Former NZ Warriors star Sione Faumuina is developing an online platform where subscribers and schools will have the chance to hear from some of the country's top sports stars.
His company Athlete Empire will soon be launching the online learning tool in which athletes will give first-hand accounts of what they have learned throughout their journey as professional athletes.
The athletes include Rugby World Cup-winners Nehe Milner-Skudder, Stacey Fluhler and Les Elder, as well as NRL stars Honey Hireme-Smiler, Adam Blair and Gerard Beale.
"Whether you want to be an athlete or whether you want to pursue another career path, these athletes have got all these great lessons that they want to share to help you achieve that goal," Faumuina told Te Ao.
The overarching theme of the platform is he says wellbeing and getting the right mindset. The inspiration comes from his own learned experience during a career that had as many peaks as it did it lows.
He says while many people will recognise the names of athletes and see what happens on the field, it is the work that occurs outside the white-lines that most athletes will not experience until they reach that level.
"What we're really trying to focus on is the stuff that you won't hear, like how do you deal with pressure? What do you do when you're not making the team? How do you become more resilient?
"These are messages that these athletes have lived and so being able to share that in a way that inspires and empowers our next generation and people is invaluable."
Faumuina says it is something he wished was around when he was younger and coming onto the sports scene 20 years ago.
The programme is aimed at aspiring athletes, coaches and fans, while also providing for 'visionaries' who could benefit from the stories of how athletes forged successful careers.
While it is a subscription-based platform, Faumuina says schools are encouraged to register their interest and he believes their students can benefit a lot.
Hastings based Te Kura Kaupapa Māori o Ngāti Kahungunu ki Heretaunga is one such kura that has signed up for the programme.
Learning facilitator at the kura, Rongopai Kira says, "Hearing directly from their sporting idols, the students will be able think about what they can do to realise their own sporting dreams and what is involved in becoming successful."
A benefit of the online learning tool is it is essentially a ready-made resource for schools, particularly if they are required to close because of the coronavirus pandemic.
Faumuina says more schools should consider the potential of programmes like his.
"I think you'll start to see a lot of schools will now start to maybe incorporate some more e-learning modules in case this happens or something like this happens again."
Kira says should that occur, the school could provide students with iPads and incorporate the Athlete Empire programme into the distance learning schedule for the students while at home.
So far over 50 schools have registered their interest in the programme, including two Kura Kaupapa Māori.
Faumuina says the idea came about when he and Milner-Skudder were visiting a school in an isolated part of the country and someone asked when they would see them again.

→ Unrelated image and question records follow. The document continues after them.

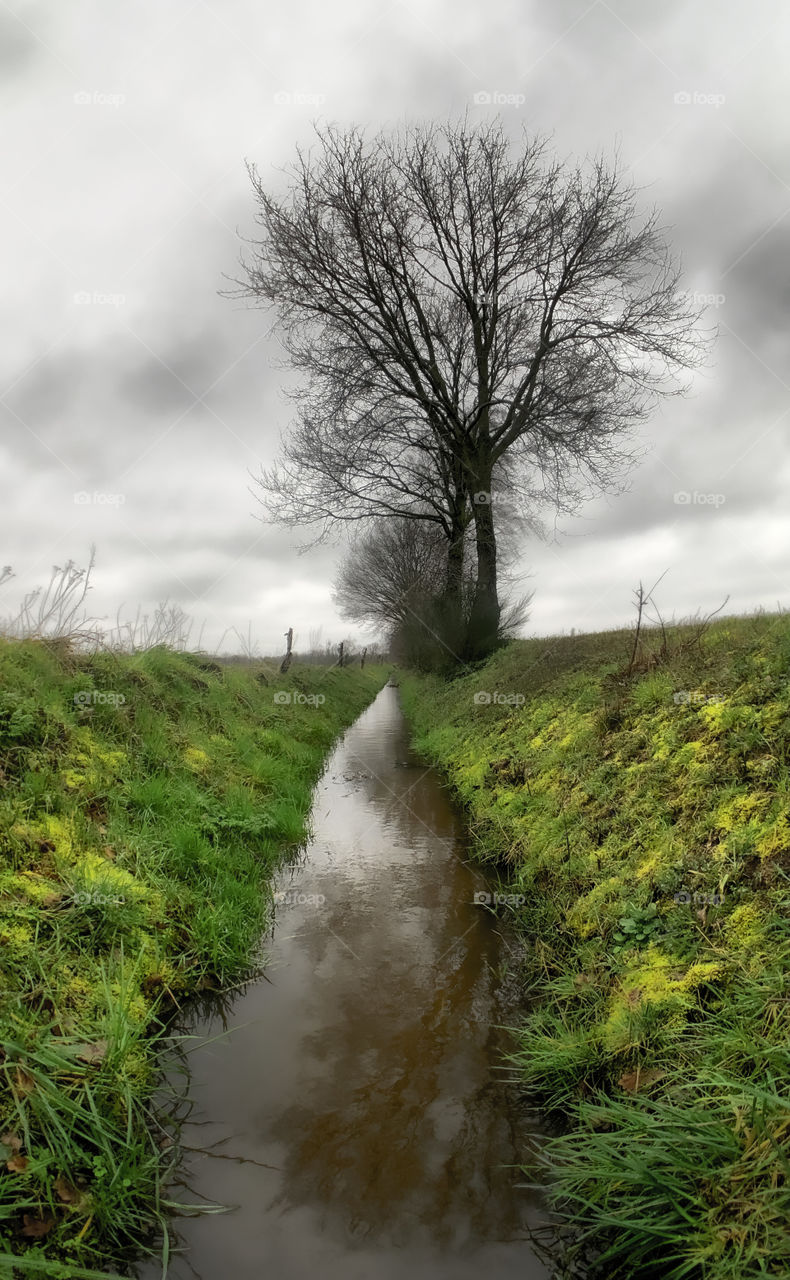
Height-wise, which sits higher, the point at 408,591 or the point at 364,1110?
the point at 408,591

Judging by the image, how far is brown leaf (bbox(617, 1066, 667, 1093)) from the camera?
2650 millimetres

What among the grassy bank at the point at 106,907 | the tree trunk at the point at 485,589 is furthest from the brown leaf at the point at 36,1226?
the tree trunk at the point at 485,589

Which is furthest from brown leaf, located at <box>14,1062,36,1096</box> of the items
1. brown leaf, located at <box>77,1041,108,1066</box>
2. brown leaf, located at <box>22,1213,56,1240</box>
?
brown leaf, located at <box>22,1213,56,1240</box>

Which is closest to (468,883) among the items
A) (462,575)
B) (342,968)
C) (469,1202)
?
(342,968)

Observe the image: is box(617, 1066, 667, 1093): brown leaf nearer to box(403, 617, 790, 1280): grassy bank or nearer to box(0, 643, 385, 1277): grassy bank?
box(403, 617, 790, 1280): grassy bank

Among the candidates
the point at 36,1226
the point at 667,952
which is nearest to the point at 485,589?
the point at 667,952

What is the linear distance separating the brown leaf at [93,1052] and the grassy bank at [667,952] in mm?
1914

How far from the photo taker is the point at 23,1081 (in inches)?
101

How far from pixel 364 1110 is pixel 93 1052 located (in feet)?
4.00

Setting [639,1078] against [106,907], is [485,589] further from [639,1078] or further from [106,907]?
[639,1078]

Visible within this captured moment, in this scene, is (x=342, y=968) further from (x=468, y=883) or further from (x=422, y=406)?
(x=422, y=406)

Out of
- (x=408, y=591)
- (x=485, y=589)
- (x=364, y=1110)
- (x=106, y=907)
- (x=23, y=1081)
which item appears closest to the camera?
(x=23, y=1081)

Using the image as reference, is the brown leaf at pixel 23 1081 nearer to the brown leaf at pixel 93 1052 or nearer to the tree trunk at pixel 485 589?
the brown leaf at pixel 93 1052

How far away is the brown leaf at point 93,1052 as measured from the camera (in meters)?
2.83
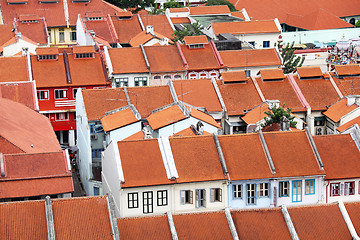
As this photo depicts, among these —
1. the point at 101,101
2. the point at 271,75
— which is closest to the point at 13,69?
the point at 101,101

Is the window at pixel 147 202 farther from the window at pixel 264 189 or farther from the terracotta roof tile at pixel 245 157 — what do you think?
the window at pixel 264 189

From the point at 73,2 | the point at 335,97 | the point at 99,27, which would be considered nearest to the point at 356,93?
the point at 335,97

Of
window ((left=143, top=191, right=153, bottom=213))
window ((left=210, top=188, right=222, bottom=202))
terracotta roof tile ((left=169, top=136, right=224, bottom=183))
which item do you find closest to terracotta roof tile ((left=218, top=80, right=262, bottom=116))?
terracotta roof tile ((left=169, top=136, right=224, bottom=183))

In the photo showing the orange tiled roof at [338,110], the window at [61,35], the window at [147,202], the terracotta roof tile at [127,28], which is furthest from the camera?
the window at [61,35]

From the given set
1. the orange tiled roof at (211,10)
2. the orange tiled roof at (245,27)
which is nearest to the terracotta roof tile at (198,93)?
the orange tiled roof at (245,27)

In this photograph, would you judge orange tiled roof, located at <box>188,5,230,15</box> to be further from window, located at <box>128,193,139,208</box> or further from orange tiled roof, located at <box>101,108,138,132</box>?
window, located at <box>128,193,139,208</box>

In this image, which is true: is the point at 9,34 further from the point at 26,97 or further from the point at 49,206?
the point at 49,206

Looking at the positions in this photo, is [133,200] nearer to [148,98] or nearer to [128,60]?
[148,98]
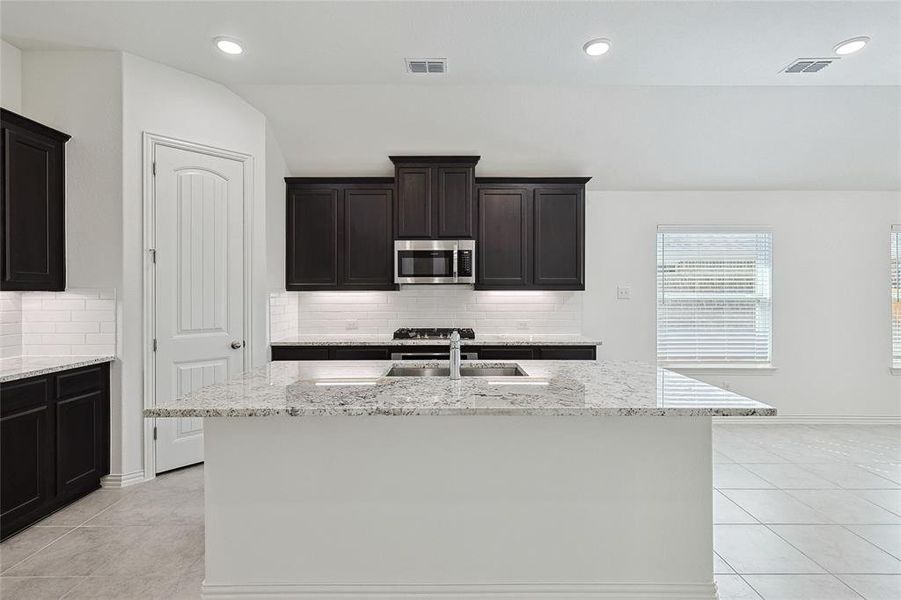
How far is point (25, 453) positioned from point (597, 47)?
4.20 meters

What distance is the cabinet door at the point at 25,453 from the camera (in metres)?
2.73

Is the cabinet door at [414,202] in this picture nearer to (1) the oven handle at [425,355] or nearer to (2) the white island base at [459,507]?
(1) the oven handle at [425,355]

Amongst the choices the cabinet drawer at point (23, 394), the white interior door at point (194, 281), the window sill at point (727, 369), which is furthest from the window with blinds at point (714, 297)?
the cabinet drawer at point (23, 394)

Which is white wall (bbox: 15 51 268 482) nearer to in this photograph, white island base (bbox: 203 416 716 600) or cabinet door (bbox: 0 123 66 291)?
cabinet door (bbox: 0 123 66 291)

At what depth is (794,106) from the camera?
4461 mm

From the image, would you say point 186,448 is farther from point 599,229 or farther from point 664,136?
point 664,136

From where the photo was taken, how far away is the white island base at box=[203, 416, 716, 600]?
2152 mm

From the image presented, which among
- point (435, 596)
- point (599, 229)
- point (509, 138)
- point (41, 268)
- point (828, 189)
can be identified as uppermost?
point (509, 138)

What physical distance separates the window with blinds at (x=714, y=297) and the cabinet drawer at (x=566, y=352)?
1.19m

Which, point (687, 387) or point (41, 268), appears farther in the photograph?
point (41, 268)

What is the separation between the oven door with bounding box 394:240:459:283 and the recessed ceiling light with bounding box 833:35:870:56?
311 centimetres

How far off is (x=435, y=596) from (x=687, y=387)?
4.63 feet

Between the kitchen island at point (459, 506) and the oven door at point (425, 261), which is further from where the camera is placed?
the oven door at point (425, 261)

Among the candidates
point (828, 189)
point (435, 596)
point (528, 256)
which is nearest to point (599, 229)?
point (528, 256)
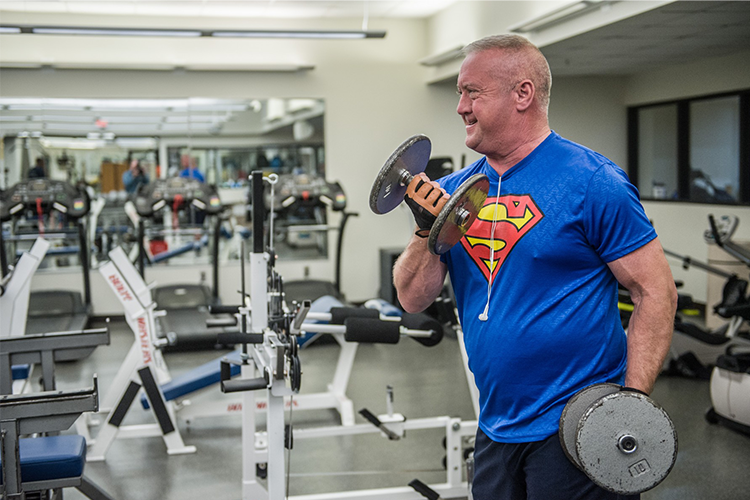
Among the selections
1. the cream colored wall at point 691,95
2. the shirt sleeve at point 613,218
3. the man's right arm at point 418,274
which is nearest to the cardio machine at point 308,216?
the cream colored wall at point 691,95

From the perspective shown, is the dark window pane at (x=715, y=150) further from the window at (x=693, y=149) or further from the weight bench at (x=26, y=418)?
the weight bench at (x=26, y=418)

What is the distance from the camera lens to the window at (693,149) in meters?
7.01

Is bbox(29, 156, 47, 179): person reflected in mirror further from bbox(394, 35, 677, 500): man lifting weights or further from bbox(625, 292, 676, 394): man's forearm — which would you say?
bbox(625, 292, 676, 394): man's forearm

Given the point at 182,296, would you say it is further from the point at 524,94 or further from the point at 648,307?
the point at 648,307

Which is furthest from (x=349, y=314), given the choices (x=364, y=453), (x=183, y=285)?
(x=183, y=285)

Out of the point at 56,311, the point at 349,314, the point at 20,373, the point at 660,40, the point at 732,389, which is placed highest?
the point at 660,40

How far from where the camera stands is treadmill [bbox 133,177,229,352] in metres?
6.24

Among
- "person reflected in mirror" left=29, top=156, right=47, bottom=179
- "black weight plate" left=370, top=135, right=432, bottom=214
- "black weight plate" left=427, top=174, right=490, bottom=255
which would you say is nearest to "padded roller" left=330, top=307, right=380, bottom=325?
"black weight plate" left=370, top=135, right=432, bottom=214

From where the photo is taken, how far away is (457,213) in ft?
4.83

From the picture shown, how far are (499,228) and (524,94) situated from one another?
294mm

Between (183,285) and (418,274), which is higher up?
(418,274)

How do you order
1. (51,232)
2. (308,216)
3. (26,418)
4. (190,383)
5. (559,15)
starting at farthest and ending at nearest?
(308,216)
(51,232)
(559,15)
(190,383)
(26,418)

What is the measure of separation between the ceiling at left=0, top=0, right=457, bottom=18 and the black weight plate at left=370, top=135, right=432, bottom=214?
5616 mm

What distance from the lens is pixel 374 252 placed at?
810cm
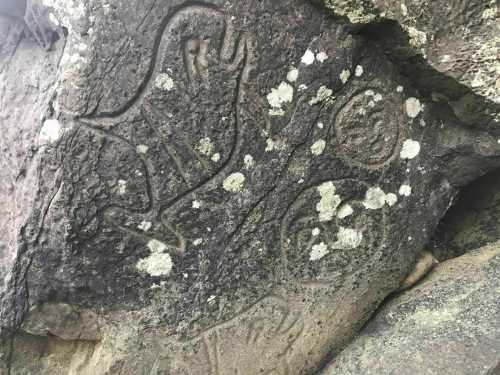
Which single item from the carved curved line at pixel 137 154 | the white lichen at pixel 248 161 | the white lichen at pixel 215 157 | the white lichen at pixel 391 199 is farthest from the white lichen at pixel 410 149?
the carved curved line at pixel 137 154

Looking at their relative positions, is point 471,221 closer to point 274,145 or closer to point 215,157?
point 274,145

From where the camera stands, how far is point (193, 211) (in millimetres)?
1517

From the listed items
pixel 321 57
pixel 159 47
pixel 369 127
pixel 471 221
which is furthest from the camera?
pixel 471 221

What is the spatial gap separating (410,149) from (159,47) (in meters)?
0.88

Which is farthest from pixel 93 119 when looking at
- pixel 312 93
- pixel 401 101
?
pixel 401 101

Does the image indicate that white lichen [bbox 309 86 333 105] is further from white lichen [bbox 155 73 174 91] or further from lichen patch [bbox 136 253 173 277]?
lichen patch [bbox 136 253 173 277]

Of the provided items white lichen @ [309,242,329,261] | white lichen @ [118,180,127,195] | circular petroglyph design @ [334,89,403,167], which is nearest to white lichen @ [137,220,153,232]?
white lichen @ [118,180,127,195]

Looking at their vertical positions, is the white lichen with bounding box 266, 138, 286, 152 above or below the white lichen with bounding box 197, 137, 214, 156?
above

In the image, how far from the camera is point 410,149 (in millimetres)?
1647

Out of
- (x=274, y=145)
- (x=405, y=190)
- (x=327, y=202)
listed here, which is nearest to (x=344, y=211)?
(x=327, y=202)

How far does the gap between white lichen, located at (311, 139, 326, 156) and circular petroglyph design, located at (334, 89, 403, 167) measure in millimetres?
55

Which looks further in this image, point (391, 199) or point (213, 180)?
point (391, 199)

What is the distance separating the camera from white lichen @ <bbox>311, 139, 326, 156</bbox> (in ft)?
5.12

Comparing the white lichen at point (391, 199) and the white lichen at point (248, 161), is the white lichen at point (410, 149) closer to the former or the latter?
the white lichen at point (391, 199)
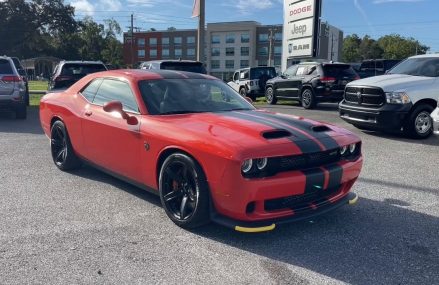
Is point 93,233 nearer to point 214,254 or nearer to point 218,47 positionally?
point 214,254

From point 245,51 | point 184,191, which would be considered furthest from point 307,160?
point 245,51

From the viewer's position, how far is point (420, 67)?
9438 mm

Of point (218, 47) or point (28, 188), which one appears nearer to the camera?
point (28, 188)

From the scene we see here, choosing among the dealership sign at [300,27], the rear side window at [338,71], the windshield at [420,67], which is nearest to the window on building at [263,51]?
the dealership sign at [300,27]

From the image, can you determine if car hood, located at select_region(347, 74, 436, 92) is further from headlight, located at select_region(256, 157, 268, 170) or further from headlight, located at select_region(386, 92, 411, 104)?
headlight, located at select_region(256, 157, 268, 170)

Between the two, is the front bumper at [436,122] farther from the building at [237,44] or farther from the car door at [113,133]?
the building at [237,44]

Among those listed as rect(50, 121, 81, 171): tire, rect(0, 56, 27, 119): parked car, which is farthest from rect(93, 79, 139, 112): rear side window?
rect(0, 56, 27, 119): parked car

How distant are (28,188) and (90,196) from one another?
35.5 inches

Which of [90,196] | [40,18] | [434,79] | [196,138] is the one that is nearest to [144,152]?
[196,138]

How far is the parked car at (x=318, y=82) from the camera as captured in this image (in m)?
14.7

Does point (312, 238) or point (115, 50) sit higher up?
point (115, 50)

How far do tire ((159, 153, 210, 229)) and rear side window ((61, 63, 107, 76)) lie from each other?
998 cm

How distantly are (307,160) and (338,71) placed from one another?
12.0m

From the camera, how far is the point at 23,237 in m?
3.76
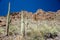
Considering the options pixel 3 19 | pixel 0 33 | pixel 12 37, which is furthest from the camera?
pixel 3 19

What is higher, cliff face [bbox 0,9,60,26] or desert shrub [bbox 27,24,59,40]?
cliff face [bbox 0,9,60,26]

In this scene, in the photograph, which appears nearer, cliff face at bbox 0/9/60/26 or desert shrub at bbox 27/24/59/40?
desert shrub at bbox 27/24/59/40

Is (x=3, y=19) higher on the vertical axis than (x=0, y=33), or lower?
higher

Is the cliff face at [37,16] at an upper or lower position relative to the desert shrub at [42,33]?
upper

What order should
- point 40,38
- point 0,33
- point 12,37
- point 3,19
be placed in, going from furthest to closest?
point 3,19 < point 0,33 < point 12,37 < point 40,38

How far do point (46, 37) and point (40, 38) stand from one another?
61cm

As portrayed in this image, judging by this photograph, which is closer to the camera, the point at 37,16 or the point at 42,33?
the point at 42,33

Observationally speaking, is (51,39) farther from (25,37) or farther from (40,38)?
(25,37)

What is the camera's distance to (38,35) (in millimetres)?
9062

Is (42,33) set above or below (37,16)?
below

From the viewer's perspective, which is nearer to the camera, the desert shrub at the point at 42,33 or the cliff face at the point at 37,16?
the desert shrub at the point at 42,33

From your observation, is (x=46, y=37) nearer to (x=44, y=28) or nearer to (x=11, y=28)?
(x=44, y=28)

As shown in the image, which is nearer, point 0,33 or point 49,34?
point 49,34

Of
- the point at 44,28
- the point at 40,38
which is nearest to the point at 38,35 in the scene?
the point at 40,38
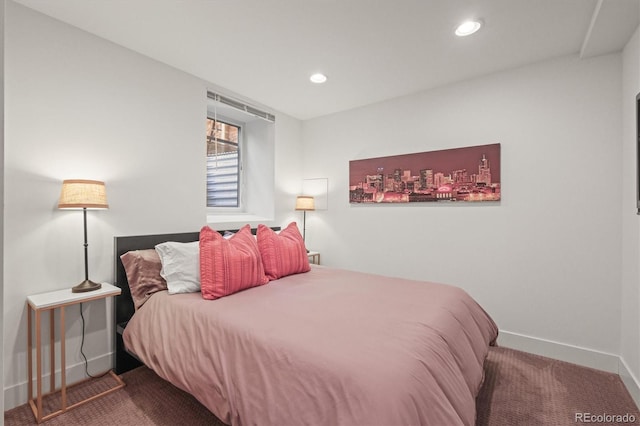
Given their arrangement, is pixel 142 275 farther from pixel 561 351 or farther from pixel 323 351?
pixel 561 351

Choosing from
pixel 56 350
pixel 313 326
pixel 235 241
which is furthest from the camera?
pixel 235 241

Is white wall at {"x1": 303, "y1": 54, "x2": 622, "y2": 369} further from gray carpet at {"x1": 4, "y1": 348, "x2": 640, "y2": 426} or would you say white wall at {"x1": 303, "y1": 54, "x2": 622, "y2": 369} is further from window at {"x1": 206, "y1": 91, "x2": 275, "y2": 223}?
window at {"x1": 206, "y1": 91, "x2": 275, "y2": 223}

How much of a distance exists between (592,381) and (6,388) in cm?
396

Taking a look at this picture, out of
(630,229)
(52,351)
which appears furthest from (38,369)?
(630,229)

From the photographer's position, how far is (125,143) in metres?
2.48

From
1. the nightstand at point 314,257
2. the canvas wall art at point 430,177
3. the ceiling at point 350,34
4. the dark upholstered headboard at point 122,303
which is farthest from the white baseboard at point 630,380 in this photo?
the dark upholstered headboard at point 122,303

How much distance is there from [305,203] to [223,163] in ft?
3.71

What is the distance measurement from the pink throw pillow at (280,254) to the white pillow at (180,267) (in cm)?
55

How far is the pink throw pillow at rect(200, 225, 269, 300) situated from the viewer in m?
2.09

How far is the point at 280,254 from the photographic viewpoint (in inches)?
104

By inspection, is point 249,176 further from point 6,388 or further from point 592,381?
point 592,381

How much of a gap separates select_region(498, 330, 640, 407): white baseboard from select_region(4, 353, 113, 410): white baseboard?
11.0 ft

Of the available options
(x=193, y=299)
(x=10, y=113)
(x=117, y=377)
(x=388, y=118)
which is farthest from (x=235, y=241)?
(x=388, y=118)

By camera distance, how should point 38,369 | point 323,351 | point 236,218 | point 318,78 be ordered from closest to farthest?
point 323,351
point 38,369
point 318,78
point 236,218
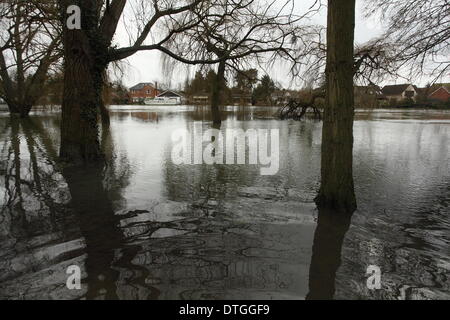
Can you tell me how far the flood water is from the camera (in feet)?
10.1

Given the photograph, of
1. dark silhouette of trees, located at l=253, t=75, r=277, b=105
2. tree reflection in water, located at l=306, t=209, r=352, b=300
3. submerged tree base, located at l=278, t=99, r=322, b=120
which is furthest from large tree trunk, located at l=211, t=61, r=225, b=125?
tree reflection in water, located at l=306, t=209, r=352, b=300

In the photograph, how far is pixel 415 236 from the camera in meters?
4.34

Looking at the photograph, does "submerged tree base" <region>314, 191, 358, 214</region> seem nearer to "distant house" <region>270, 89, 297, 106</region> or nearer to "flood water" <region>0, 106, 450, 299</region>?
"flood water" <region>0, 106, 450, 299</region>

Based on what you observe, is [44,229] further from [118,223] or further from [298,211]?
[298,211]

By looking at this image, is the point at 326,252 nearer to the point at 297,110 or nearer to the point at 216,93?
the point at 216,93

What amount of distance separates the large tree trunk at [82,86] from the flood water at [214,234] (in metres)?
0.69

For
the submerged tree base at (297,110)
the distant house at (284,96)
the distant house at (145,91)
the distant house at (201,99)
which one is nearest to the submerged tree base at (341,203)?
Result: the distant house at (284,96)

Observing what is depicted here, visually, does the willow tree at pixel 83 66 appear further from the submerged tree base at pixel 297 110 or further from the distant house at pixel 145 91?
the distant house at pixel 145 91

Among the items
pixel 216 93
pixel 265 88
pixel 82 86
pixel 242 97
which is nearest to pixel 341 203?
pixel 82 86

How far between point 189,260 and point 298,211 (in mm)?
2237

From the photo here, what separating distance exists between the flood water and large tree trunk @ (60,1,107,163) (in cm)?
69

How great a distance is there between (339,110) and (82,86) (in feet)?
19.6
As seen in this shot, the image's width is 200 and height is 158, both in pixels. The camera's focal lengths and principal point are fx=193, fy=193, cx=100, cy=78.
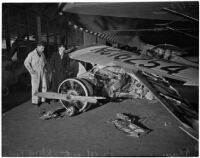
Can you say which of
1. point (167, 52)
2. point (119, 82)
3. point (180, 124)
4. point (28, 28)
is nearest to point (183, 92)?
point (180, 124)

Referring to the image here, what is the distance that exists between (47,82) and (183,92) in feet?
6.20

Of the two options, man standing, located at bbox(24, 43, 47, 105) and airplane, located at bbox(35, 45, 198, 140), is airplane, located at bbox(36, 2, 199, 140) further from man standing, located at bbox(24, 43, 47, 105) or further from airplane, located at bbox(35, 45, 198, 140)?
man standing, located at bbox(24, 43, 47, 105)

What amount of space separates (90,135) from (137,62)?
1103mm

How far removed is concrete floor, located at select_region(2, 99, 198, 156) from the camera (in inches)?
88.0

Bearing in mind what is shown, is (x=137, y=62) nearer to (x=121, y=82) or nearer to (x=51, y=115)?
(x=121, y=82)


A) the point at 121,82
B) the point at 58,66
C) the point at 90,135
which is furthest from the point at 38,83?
the point at 121,82

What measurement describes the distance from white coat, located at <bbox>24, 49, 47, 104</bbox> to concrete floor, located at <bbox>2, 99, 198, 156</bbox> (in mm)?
249

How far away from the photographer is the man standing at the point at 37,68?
2656mm

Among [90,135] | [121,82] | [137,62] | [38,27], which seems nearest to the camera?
[90,135]

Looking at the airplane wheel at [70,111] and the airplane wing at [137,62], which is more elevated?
the airplane wing at [137,62]

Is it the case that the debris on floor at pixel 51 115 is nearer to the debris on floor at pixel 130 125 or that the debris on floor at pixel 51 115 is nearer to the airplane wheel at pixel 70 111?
the airplane wheel at pixel 70 111

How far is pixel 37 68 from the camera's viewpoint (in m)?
2.71

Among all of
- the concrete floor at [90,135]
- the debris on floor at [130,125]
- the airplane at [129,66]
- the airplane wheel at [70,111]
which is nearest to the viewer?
the concrete floor at [90,135]

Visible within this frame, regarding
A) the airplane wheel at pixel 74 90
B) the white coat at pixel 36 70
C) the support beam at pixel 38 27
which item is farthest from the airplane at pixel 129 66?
the support beam at pixel 38 27
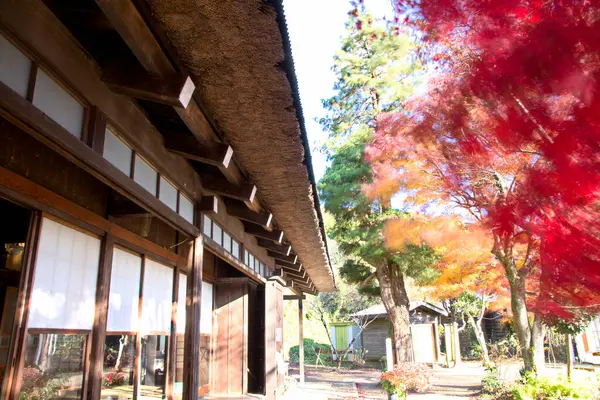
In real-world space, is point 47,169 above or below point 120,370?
above

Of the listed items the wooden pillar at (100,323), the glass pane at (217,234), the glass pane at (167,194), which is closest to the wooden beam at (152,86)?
the glass pane at (167,194)

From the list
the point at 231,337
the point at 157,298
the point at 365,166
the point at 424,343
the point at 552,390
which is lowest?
the point at 552,390

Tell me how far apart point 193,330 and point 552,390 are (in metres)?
7.41

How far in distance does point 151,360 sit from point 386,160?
908cm

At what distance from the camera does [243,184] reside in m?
3.84

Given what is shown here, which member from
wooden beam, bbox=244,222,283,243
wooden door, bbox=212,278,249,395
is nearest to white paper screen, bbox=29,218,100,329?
wooden beam, bbox=244,222,283,243

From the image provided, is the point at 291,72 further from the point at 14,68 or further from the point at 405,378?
the point at 405,378

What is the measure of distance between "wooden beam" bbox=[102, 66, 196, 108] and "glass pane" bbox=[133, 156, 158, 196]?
62 cm

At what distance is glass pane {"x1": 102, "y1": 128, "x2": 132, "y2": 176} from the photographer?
2580 millimetres

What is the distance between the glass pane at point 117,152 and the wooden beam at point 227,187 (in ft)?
3.82

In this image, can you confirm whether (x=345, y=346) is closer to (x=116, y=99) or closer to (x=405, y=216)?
(x=405, y=216)

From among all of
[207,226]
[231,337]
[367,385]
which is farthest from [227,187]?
[367,385]

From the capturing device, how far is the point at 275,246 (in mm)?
7109

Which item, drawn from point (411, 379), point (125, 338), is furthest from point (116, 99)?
point (411, 379)
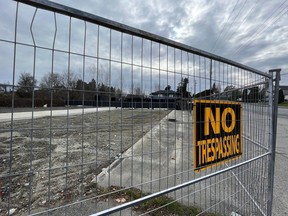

That was when Faumuina says he realised that many people who live outside the main centres rarely get to see their sporting idols in person.
The online platform will allow these heroes to be zoomed into the classrooms and houses of anyone who has access to the internet.
"I guess that the biggest thing for us is being able to build this platform for athletes so that they can reach more people, but then start building that relationship with schools who may not get those same privileges as some of the major sporting schools in Auckland, Wellington and Christchurch."
While all nine of the current athletes on the platform are from the two rugby codes, Faumuina says aspiring athletes from all codes can benefit from the lived experience. He also hopes to soon add netballers, basketballers and footballers to the roster of athletes.
Faumuina hopes the platform will be launched in early April.